* What is needed
Reproduce, word for word, everything in the material from the line containing "For the set" down to the line containing "1.42 metres", including both of those lines.

* Excerpt from a dataset
------------------------------

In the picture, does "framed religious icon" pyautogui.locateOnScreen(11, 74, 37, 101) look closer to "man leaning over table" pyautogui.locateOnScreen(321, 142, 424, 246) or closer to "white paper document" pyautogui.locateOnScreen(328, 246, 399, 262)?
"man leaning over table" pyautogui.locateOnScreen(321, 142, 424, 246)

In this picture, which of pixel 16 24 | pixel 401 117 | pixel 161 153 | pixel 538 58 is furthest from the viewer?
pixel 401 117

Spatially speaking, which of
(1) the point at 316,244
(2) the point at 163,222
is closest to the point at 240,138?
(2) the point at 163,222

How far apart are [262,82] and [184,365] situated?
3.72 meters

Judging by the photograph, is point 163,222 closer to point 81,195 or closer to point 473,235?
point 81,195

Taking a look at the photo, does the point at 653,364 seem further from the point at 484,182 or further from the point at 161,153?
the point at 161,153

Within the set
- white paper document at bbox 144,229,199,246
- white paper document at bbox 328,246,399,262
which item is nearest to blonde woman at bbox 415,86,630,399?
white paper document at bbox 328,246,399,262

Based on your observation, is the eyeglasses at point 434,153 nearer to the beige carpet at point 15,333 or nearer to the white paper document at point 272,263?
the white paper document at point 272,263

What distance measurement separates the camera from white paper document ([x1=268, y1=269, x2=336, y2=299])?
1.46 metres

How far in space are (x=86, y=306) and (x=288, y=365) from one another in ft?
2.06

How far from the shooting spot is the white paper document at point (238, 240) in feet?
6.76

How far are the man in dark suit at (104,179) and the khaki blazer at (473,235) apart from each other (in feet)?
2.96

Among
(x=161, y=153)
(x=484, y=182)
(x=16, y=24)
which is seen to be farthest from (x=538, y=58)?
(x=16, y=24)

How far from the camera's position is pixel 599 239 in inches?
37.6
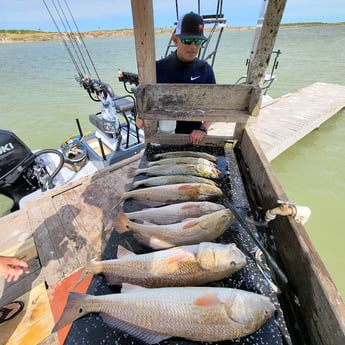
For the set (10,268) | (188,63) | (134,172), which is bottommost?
(134,172)

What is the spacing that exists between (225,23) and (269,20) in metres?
3.72

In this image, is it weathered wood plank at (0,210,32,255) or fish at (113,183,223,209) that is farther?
weathered wood plank at (0,210,32,255)

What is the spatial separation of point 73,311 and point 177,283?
0.69 m

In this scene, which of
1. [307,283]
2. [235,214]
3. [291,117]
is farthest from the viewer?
[291,117]

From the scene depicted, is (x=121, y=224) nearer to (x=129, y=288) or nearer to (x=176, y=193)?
(x=129, y=288)

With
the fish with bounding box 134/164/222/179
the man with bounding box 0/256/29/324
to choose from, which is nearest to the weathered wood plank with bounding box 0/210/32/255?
the man with bounding box 0/256/29/324

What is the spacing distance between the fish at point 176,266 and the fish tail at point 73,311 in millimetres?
182

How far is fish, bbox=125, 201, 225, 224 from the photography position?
1841mm

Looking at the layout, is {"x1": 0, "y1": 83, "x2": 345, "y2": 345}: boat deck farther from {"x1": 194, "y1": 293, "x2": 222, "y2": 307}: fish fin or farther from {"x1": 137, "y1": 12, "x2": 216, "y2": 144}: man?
{"x1": 137, "y1": 12, "x2": 216, "y2": 144}: man

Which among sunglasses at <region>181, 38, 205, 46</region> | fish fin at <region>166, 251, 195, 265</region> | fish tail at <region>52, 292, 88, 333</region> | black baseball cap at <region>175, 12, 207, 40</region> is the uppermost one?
black baseball cap at <region>175, 12, 207, 40</region>

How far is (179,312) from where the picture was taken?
1.18 metres

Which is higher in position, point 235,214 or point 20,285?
point 235,214

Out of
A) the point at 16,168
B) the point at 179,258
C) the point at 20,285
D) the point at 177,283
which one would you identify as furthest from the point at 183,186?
the point at 16,168

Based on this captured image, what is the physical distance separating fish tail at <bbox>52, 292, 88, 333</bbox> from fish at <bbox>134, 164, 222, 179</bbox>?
1.42 metres
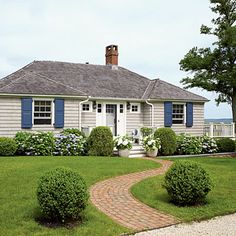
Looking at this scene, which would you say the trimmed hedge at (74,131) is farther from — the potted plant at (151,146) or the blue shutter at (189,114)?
the blue shutter at (189,114)

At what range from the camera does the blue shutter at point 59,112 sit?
16516 mm

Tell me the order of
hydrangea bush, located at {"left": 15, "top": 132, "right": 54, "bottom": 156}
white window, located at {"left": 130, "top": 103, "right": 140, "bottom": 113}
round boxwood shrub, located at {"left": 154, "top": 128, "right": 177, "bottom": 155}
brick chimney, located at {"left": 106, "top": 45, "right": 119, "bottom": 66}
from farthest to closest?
brick chimney, located at {"left": 106, "top": 45, "right": 119, "bottom": 66} → white window, located at {"left": 130, "top": 103, "right": 140, "bottom": 113} → round boxwood shrub, located at {"left": 154, "top": 128, "right": 177, "bottom": 155} → hydrangea bush, located at {"left": 15, "top": 132, "right": 54, "bottom": 156}

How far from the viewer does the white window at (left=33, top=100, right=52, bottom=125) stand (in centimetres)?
1638

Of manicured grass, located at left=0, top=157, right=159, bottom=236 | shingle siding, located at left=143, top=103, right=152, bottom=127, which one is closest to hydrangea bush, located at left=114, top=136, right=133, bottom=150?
manicured grass, located at left=0, top=157, right=159, bottom=236

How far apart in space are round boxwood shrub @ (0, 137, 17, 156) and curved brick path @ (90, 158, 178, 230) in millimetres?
6597

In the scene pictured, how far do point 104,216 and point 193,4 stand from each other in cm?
1182

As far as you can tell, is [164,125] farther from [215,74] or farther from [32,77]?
[32,77]

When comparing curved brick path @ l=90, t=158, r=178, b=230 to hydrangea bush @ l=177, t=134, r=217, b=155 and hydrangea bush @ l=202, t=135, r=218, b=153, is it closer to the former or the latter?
hydrangea bush @ l=177, t=134, r=217, b=155

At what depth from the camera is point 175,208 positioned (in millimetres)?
6570

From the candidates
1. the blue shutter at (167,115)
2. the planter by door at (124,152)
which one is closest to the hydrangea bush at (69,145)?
the planter by door at (124,152)

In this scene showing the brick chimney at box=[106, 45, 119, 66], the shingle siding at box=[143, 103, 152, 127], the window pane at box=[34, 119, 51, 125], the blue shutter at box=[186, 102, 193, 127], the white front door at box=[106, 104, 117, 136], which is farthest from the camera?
the brick chimney at box=[106, 45, 119, 66]

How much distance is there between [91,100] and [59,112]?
2.35 meters

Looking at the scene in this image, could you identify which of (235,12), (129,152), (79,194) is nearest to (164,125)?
(129,152)

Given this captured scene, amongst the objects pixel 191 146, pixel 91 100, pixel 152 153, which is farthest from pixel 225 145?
pixel 91 100
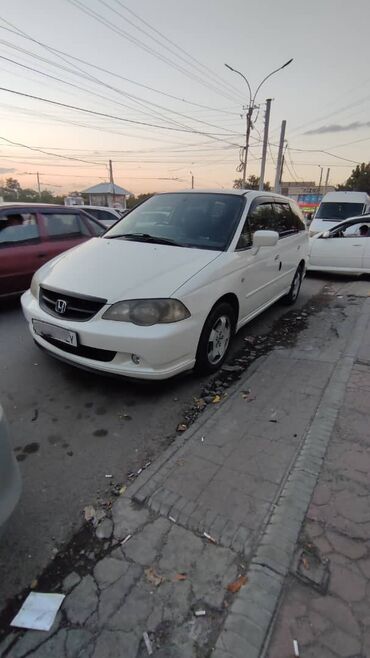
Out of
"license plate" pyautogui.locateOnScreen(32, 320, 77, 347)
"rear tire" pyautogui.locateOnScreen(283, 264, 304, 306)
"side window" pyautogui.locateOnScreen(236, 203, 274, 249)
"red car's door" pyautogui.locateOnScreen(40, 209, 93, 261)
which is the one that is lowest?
"rear tire" pyautogui.locateOnScreen(283, 264, 304, 306)

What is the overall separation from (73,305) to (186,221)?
65.5 inches

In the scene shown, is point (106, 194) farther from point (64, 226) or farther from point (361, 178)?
point (64, 226)

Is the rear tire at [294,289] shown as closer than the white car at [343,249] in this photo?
Yes

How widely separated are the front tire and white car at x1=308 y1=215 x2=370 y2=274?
18.8 ft

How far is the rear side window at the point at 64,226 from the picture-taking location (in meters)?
5.96

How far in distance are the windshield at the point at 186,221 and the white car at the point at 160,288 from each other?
11 millimetres

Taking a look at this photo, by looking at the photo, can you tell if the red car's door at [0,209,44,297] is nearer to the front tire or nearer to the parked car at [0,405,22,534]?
the front tire

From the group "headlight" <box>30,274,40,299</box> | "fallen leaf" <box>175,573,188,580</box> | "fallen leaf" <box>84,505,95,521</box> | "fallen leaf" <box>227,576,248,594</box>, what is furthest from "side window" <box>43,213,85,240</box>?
"fallen leaf" <box>227,576,248,594</box>

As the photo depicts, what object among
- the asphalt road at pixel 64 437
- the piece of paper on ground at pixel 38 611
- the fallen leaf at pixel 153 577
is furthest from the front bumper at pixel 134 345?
the piece of paper on ground at pixel 38 611

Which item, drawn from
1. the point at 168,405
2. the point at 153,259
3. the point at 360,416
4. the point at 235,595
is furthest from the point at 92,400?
the point at 360,416

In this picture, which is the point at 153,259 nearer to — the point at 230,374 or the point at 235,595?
the point at 230,374

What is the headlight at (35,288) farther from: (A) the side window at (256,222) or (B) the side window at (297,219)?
(B) the side window at (297,219)

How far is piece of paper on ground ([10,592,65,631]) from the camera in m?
1.57

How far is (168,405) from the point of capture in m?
3.23
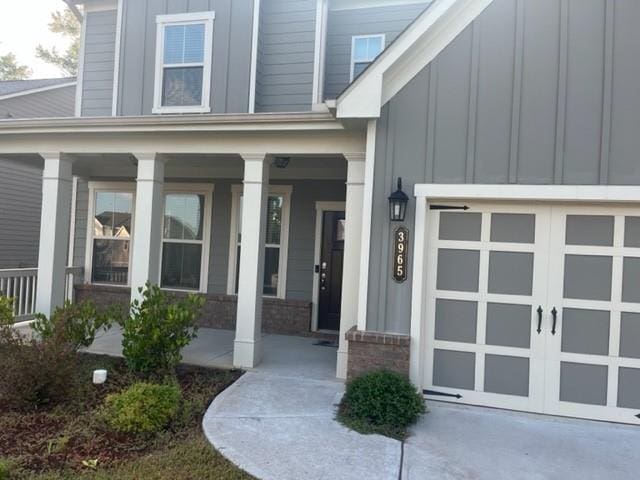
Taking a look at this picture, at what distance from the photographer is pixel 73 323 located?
16.4ft

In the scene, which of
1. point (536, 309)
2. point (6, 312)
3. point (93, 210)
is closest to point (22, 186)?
point (93, 210)

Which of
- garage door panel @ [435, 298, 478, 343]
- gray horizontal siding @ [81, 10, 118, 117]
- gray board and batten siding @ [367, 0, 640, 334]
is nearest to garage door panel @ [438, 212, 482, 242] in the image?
gray board and batten siding @ [367, 0, 640, 334]

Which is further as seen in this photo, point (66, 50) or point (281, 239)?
point (66, 50)

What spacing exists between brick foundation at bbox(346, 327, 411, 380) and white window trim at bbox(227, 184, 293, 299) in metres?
3.19

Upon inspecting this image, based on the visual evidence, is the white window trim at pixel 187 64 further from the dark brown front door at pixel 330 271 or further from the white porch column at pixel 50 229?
the dark brown front door at pixel 330 271

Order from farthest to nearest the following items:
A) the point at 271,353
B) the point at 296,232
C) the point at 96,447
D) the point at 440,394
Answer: the point at 296,232 < the point at 271,353 < the point at 440,394 < the point at 96,447

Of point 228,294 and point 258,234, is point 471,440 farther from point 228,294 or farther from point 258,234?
point 228,294

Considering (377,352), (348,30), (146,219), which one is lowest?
(377,352)

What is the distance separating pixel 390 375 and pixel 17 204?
1083 cm

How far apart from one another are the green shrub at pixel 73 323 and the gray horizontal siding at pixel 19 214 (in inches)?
275

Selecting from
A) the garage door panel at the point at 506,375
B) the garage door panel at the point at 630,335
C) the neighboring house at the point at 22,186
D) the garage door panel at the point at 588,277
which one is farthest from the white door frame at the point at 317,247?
the neighboring house at the point at 22,186

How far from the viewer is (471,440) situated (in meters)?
3.88

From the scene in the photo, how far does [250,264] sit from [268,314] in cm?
236

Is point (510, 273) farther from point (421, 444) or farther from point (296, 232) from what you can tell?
point (296, 232)
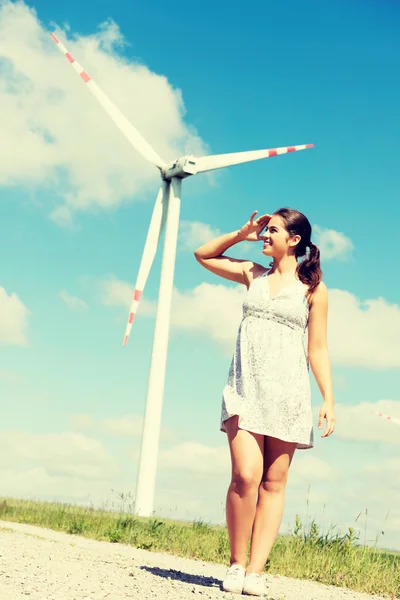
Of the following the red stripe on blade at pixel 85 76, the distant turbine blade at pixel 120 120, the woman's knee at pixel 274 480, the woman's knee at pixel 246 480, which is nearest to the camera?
the woman's knee at pixel 246 480

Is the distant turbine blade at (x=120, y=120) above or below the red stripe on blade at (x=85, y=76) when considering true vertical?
below

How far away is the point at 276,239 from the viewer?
6211 mm

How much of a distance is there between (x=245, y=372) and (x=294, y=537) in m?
5.04

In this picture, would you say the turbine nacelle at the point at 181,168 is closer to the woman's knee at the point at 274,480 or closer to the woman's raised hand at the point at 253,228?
the woman's raised hand at the point at 253,228

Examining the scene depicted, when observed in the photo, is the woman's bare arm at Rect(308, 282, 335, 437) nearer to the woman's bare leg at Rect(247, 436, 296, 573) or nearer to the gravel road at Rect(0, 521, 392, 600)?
the woman's bare leg at Rect(247, 436, 296, 573)

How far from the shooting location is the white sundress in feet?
19.1

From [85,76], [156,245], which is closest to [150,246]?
[156,245]

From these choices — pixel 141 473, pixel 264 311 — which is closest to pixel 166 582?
pixel 264 311

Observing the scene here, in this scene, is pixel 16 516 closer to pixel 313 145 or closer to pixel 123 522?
pixel 123 522

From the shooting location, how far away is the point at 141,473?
1852 cm

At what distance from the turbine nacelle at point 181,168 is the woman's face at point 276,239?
580 inches

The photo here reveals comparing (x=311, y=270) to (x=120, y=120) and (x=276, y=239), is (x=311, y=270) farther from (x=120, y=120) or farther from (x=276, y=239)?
(x=120, y=120)

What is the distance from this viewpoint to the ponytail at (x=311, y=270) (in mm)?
6273

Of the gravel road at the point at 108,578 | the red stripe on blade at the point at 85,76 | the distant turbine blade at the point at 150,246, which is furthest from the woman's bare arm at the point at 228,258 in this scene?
the red stripe on blade at the point at 85,76
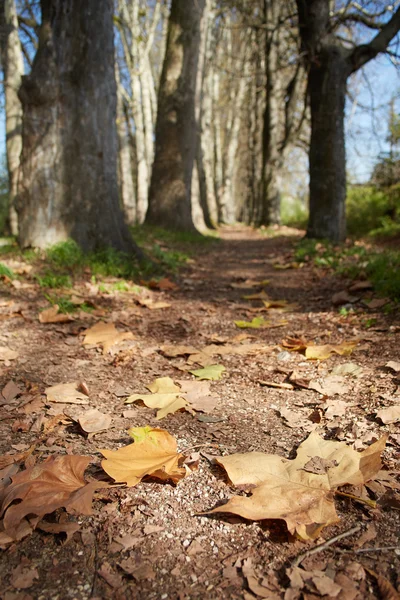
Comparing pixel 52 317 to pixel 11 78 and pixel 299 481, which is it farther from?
pixel 11 78

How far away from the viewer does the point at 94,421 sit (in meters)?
1.93

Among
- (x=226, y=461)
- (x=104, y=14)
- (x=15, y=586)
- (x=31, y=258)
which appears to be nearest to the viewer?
(x=15, y=586)

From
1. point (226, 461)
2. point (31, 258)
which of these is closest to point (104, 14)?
point (31, 258)

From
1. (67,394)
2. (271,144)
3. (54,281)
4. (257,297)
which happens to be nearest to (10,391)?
(67,394)

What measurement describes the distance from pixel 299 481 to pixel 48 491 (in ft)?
2.60

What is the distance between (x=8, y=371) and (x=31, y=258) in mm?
2316

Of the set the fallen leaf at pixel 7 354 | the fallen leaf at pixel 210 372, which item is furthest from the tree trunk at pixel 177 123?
the fallen leaf at pixel 210 372

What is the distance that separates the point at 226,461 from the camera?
154 cm

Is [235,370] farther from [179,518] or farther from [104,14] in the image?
[104,14]

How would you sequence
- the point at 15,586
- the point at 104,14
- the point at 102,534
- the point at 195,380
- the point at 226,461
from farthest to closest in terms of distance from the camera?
1. the point at 104,14
2. the point at 195,380
3. the point at 226,461
4. the point at 102,534
5. the point at 15,586

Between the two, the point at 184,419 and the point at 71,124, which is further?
the point at 71,124

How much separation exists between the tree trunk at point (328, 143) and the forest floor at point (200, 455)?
4843mm

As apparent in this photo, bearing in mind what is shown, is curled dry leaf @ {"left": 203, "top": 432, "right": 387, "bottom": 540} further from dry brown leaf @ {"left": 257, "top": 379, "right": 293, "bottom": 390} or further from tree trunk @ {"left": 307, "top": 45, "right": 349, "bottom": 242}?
tree trunk @ {"left": 307, "top": 45, "right": 349, "bottom": 242}

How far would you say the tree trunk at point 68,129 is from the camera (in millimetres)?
4711
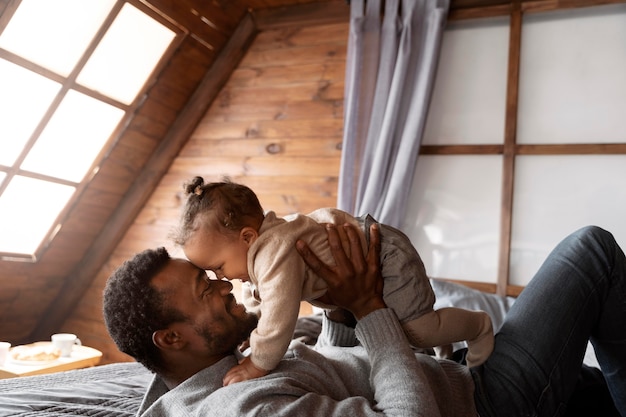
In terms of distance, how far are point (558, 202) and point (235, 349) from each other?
187cm

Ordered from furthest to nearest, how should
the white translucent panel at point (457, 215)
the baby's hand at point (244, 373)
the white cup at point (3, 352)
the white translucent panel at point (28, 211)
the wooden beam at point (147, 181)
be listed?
the wooden beam at point (147, 181)
the white translucent panel at point (28, 211)
the white translucent panel at point (457, 215)
the white cup at point (3, 352)
the baby's hand at point (244, 373)

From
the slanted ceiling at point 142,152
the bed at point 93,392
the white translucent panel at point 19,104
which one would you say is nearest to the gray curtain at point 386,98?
the slanted ceiling at point 142,152

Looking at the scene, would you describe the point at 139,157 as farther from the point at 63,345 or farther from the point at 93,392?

------------------------------

* Response to the exercise
For the set (10,268) | (188,63) | (134,172), which is bottommost?
(134,172)

What is the spacing that exists between (225,23) and (269,20) in metres?
3.72

In this image, is it weathered wood plank at (0,210,32,255) or fish at (113,183,223,209) that is farther?
weathered wood plank at (0,210,32,255)

What is the spatial separation of point 73,311 and point 177,283?
0.69 m

In this scene, which of
1. [307,283]
2. [235,214]
3. [291,117]
is farthest from the viewer?
[291,117]

From the scene depicted, is (x=121, y=224) nearer to (x=129, y=288) or nearer to (x=176, y=193)?
(x=129, y=288)

With
the fish with bounding box 134/164/222/179
the man with bounding box 0/256/29/324
to choose from, which is nearest to the weathered wood plank with bounding box 0/210/32/255?
the man with bounding box 0/256/29/324

What is the spacing distance between the fish at point 176,266 and the fish tail at point 73,311 in millimetres?
182

How far is fish, bbox=125, 201, 225, 224 from the photography position?
1841mm

Looking at the layout, is {"x1": 0, "y1": 83, "x2": 345, "y2": 345}: boat deck farther from {"x1": 194, "y1": 293, "x2": 222, "y2": 307}: fish fin or farther from {"x1": 137, "y1": 12, "x2": 216, "y2": 144}: man?
{"x1": 137, "y1": 12, "x2": 216, "y2": 144}: man

Which among sunglasses at <region>181, 38, 205, 46</region> | fish fin at <region>166, 251, 195, 265</region> | fish tail at <region>52, 292, 88, 333</region> | black baseball cap at <region>175, 12, 207, 40</region> is the uppermost one?
black baseball cap at <region>175, 12, 207, 40</region>

How far is (179,312) from where the picture was taken?
1.18 metres

Which is higher in position, point 235,214 or point 20,285?
point 235,214

Out of
A) the point at 16,168
B) the point at 179,258
C) the point at 20,285
D) the point at 177,283
which one would you identify as furthest from the point at 183,186?
the point at 16,168

Based on this captured image, what is the physical distance separating fish tail at <bbox>52, 292, 88, 333</bbox> from fish at <bbox>134, 164, 222, 179</bbox>?
1.42 metres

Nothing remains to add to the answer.